従来のエグゼクティブ・プレゼンスの文脈で「装い」が語られるとき、多くの場合は「権威を示す服」「信頼感を与える服」「上質さや格を感じさせる服」という方向に議論が向かっていた。スーツの色、素材の質感、アクセサリーの選び方……そういった話だ。
もちろん、それは間違いではないし、長い間「基準値であり正解」とされてきた。それは今もなお、重要なスタンダードの一部だ。しかし、それだけでは語りきれないものが、現在のグローバル社会におけるプレゼンスには存在する。
それが「場のストーリーを想像する力」だ。
2026年6月、ニューヨークでニューヨーク・ニックスの53年ぶりのNBAチャンピオンシップを祝う優勝パレードが行われた際、ゾーラン・マムダニ市長の傍らに立ったファーストレディ、ラマ・ドゥワジの装いが注目を浴びた。
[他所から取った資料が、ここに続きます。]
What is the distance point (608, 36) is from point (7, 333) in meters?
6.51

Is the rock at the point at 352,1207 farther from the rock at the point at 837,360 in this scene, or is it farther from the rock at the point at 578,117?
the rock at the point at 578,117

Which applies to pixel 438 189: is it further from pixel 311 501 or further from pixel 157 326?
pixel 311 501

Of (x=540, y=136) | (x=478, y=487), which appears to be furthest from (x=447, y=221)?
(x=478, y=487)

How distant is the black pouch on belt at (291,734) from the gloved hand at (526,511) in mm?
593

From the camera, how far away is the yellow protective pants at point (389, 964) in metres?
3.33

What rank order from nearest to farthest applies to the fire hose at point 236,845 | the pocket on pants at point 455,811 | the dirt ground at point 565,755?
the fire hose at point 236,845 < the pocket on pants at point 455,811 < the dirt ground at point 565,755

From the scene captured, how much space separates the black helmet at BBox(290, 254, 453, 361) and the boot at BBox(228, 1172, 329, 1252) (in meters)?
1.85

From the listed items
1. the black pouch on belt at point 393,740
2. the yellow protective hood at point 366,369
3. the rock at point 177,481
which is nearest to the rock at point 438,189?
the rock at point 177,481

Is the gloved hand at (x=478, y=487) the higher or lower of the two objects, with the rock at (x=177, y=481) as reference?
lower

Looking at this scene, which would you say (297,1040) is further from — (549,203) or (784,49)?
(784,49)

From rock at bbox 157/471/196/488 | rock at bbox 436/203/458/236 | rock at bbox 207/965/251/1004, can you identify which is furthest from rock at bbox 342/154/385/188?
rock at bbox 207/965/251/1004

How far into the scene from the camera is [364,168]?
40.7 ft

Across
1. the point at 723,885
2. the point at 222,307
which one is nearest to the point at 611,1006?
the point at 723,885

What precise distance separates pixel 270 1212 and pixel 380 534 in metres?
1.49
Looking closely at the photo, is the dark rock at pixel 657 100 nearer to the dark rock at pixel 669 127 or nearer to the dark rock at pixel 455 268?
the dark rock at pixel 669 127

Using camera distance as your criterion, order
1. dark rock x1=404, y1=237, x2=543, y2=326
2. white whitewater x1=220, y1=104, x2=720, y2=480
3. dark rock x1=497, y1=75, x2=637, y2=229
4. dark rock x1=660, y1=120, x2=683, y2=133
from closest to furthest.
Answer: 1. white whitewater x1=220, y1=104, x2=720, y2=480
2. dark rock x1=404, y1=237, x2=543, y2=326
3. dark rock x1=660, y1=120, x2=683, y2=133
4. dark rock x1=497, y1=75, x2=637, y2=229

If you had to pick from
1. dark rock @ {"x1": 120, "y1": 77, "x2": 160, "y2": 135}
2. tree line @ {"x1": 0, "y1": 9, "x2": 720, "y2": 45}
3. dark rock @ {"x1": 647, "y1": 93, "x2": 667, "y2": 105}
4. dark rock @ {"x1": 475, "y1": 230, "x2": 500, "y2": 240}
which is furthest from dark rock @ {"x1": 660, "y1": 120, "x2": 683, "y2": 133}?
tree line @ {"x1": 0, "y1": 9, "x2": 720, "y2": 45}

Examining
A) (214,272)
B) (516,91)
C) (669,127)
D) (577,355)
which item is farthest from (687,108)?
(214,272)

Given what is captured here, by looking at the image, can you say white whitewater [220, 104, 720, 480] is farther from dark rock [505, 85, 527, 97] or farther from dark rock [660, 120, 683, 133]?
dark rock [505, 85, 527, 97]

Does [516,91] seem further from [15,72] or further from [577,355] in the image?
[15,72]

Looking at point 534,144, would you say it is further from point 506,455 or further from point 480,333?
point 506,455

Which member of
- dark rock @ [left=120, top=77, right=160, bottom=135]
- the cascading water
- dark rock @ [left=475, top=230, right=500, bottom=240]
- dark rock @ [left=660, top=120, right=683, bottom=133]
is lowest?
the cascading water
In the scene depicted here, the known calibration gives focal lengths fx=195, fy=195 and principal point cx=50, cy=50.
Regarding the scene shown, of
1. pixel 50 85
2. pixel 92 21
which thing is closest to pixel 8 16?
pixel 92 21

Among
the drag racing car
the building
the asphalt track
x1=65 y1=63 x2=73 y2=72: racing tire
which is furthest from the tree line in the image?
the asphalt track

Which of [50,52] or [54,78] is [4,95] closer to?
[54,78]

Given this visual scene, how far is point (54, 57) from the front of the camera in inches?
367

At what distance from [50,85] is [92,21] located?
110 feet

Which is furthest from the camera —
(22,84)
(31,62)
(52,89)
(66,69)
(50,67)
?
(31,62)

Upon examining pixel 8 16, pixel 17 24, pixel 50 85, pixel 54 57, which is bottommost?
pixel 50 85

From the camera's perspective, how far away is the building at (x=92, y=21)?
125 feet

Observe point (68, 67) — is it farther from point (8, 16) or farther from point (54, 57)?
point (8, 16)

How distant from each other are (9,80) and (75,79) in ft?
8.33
そのスタイリングについてはこちらの記事で解説している。本稿では、彼女が可視化している新しい世代のエグゼクティブ・プレゼンスの本質をより詳しく描く。「場のストーリーを想像する力」を持つ彼女は、日常的な選択と、公的な場におけるメッセージが一致しているのだーー。
「場のストーリー」とは何か
もしこの日が就任式や国際的な公式晩餐会であったなら、クラシカルで格調のある装いが求められただろう。場の持つ重厚感と、装いの持つ重厚感を合わせることが、その場での最適解になる。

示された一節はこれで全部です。